The collar stung again, not because he was slow, but because the guard on the catwalk above flicked his control rod like a man tapping a drum. A guard voice echoed down. "Keep the line tight! No gaps!" Rook kept the gap as small as he could without ramming the man ahead.
Ramming meant a fight. A fight meant collars. Collars meant men on the ground twitching while guards laughed. He reached the dumping bay and heaved the barrow handles up. Bloodstone slid into the cart with a scrape that set his teeth on edge. He didn’t watch it fall. Watching made him want.

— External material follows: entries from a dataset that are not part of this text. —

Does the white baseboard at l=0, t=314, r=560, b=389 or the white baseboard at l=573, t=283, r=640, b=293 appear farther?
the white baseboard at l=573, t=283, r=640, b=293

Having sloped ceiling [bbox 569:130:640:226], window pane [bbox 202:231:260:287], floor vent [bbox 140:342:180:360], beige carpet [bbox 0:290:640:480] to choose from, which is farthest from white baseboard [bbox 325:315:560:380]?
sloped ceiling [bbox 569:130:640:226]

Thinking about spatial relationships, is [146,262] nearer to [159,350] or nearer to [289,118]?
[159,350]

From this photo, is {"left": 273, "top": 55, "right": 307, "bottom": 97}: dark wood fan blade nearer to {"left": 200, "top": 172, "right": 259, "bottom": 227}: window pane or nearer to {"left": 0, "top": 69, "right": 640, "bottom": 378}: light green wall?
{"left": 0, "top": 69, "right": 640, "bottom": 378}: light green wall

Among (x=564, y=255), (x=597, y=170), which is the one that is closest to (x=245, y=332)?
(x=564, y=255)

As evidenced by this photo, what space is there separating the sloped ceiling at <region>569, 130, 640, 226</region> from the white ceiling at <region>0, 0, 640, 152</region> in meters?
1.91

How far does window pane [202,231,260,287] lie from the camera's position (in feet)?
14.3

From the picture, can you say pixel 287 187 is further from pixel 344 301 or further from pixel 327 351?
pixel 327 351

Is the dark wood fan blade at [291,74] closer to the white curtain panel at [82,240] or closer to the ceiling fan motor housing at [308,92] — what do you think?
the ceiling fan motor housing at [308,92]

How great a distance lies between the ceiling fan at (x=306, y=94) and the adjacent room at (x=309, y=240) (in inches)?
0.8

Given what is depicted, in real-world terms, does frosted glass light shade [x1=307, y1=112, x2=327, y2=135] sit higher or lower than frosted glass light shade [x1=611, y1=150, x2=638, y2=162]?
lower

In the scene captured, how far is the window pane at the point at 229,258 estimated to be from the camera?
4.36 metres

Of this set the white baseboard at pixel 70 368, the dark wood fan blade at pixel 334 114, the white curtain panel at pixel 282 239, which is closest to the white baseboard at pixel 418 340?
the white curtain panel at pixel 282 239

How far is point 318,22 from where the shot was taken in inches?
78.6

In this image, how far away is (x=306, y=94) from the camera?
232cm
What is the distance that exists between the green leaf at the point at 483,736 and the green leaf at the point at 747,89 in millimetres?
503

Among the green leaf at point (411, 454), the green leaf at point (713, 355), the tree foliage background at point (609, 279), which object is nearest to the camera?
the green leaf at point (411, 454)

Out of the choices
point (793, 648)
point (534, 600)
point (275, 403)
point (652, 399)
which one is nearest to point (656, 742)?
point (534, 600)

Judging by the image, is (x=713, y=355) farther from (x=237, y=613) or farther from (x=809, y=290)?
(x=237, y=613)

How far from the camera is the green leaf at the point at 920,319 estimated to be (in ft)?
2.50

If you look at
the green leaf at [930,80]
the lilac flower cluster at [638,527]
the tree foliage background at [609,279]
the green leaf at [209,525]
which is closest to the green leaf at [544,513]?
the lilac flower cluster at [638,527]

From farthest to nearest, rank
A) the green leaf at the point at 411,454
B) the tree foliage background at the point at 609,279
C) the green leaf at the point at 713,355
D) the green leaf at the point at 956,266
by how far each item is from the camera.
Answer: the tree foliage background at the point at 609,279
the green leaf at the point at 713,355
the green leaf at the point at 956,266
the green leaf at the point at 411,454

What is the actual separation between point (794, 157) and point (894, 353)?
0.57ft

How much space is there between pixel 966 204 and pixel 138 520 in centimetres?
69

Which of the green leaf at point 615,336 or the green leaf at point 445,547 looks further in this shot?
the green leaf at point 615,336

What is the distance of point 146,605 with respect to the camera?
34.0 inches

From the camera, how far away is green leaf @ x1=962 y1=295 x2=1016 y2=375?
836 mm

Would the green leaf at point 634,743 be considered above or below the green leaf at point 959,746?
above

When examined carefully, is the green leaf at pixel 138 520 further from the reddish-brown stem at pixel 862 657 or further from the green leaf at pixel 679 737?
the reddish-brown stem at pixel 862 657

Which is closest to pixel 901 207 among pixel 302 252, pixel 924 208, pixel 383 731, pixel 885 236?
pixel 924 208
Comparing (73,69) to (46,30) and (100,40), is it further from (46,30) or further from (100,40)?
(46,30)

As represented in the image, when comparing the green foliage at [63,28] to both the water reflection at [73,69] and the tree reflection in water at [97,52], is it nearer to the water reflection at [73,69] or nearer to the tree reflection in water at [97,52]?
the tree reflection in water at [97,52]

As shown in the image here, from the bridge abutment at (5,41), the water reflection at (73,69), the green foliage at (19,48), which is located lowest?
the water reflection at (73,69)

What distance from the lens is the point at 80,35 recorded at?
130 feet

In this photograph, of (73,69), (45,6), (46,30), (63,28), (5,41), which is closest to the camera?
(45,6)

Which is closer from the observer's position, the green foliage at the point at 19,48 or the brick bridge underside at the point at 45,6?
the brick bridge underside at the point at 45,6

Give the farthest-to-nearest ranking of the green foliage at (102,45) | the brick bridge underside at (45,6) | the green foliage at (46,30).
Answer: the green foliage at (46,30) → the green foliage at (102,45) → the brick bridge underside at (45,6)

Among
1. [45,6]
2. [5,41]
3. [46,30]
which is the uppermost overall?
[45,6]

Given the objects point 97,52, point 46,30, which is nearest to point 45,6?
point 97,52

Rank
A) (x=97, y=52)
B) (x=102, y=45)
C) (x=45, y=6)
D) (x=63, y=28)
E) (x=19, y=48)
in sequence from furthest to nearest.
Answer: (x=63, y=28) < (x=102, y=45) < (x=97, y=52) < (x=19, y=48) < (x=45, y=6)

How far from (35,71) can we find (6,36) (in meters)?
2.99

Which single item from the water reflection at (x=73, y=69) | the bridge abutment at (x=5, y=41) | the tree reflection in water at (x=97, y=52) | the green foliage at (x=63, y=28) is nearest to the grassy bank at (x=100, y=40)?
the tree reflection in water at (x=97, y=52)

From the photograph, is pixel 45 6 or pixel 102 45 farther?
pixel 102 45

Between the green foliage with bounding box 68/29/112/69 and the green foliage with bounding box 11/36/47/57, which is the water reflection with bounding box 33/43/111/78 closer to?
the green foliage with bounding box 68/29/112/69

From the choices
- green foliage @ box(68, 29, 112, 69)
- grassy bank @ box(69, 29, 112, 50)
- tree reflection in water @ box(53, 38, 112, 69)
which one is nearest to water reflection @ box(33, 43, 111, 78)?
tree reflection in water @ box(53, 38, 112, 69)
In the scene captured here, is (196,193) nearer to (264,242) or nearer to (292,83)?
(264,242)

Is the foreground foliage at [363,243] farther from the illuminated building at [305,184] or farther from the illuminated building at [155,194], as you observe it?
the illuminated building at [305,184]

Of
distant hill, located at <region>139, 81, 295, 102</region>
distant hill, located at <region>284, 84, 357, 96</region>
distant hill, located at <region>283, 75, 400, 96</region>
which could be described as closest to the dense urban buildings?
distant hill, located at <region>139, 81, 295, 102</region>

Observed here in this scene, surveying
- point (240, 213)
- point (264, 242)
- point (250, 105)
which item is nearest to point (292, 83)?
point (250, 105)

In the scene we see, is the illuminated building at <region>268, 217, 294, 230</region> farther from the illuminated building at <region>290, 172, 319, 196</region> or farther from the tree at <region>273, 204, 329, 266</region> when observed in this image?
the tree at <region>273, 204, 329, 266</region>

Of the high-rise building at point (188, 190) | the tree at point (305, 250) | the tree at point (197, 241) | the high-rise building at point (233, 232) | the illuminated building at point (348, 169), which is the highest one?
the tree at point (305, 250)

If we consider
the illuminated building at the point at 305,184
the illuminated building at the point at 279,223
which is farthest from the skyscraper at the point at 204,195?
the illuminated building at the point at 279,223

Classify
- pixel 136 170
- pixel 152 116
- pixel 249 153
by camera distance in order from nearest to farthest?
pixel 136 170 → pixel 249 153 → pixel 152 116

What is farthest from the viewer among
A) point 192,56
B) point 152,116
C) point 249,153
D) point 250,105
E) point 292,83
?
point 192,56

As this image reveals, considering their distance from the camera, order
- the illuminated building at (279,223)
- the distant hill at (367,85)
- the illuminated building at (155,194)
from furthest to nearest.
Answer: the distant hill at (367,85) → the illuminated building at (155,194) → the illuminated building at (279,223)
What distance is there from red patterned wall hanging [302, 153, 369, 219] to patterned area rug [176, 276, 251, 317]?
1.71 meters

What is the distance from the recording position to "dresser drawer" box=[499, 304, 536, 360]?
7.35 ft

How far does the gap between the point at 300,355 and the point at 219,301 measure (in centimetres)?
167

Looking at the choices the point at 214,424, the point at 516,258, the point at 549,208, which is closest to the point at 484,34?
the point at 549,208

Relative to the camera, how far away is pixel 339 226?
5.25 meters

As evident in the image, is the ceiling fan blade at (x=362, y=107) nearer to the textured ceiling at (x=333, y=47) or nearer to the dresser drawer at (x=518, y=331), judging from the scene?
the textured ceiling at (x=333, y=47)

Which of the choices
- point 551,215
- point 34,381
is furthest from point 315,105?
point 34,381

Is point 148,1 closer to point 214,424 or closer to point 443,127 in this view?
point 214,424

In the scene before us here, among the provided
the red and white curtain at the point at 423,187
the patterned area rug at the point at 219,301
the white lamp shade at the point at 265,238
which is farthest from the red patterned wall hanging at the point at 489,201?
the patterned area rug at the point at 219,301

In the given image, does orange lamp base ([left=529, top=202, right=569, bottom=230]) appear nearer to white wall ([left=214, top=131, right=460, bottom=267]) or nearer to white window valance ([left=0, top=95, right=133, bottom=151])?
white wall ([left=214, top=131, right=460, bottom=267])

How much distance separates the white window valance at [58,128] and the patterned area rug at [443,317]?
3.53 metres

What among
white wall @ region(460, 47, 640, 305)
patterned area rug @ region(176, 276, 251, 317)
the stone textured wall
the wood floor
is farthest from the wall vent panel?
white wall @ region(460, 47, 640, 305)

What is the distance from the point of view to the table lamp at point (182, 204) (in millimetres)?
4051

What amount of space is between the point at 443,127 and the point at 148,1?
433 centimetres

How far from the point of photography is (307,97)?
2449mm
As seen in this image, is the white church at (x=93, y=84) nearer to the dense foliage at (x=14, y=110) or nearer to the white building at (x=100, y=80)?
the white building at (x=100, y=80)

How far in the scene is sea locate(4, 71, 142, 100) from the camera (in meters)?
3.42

The cart handler, a guard with a ledger, marked a notch. Not for Rook. For the pit. Rook set the barrow down and turned it back toward the cutters. The return run was supposed to be easier. It never was.
The empty barrow bounced and the collar punished jolts, like it was training a dog. By the fifth run, sweat soaked his shirt and made the collar rub. It didn’t take much for it to draw blood. Blood under a collar meant infection, and infection meant you got traded cheap. He kept his shoulders loose and his hands tight.